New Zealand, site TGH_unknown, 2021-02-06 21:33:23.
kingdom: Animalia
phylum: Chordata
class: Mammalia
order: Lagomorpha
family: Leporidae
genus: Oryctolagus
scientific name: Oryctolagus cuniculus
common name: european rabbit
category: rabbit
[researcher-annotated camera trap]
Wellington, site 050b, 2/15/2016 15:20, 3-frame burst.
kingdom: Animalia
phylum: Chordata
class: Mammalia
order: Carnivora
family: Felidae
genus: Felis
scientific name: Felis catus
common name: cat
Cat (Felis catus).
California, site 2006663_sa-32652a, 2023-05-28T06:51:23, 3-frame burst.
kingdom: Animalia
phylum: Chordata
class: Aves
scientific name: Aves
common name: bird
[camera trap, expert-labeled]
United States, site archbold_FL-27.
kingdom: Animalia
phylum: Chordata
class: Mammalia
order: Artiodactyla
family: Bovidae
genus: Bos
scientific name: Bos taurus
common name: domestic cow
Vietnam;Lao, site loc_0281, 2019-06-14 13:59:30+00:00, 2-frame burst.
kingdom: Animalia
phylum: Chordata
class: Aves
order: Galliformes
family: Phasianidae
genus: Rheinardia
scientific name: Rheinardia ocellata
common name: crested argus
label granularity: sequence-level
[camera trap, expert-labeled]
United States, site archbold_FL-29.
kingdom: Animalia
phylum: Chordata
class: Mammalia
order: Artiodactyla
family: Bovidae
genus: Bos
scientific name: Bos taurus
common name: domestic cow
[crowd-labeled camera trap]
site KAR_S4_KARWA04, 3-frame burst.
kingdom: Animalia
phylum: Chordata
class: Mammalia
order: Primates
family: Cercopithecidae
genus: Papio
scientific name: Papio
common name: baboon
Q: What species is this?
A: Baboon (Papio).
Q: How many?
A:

## Exercise
All of the records need to be returned exactly as they are.

## Task response
New Zealand, site TGH_unknown, 2021-02-06 21:33:23.
kingdom: Animalia
phylum: Chordata
class: Mammalia
order: Lagomorpha
family: Leporidae
genus: Oryctolagus
scientific name: Oryctolagus cuniculus
common name: european rabbit
category: rabbit
[researcher-annotated camera trap]
Wellington, site 050b, 2/15/2016 15:20, 3-frame burst.
kingdom: Animalia
phylum: Chordata
class: Mammalia
order: Carnivora
family: Felidae
genus: Felis
scientific name: Felis catus
common name: cat
Cat (Felis catus).
California, site 2006663_sa-32652a, 2023-05-28T06:51:23, 3-frame burst.
kingdom: Animalia
phylum: Chordata
class: Aves
scientific name: Aves
common name: bird
[camera trap, expert-labeled]
United States, site archbold_FL-27.
kingdom: Animalia
phylum: Chordata
class: Mammalia
order: Artiodactyla
family: Bovidae
genus: Bos
scientific name: Bos taurus
common name: domestic cow
Vietnam;Lao, site loc_0281, 2019-06-14 13:59:30+00:00, 2-frame burst.
kingdom: Animalia
phylum: Chordata
class: Aves
order: Galliformes
family: Phasianidae
genus: Rheinardia
scientific name: Rheinardia ocellata
common name: crested argus
label granularity: sequence-level
[camera trap, expert-labeled]
United States, site archbold_FL-29.
kingdom: Animalia
phylum: Chordata
class: Mammalia
order: Artiodactyla
family: Bovidae
genus: Bos
scientific name: Bos taurus
common name: domestic cow
[crowd-labeled camera trap]
site KAR_S4_KARWA04, 3-frame burst.
kingdom: Animalia
phylum: Chordata
class: Mammalia
order: Primates
family: Cercopithecidae
genus: Papio
scientific name: Papio
common name: baboon
Q: What species is this?
A: Baboon (Papio).
Q: How many?
A:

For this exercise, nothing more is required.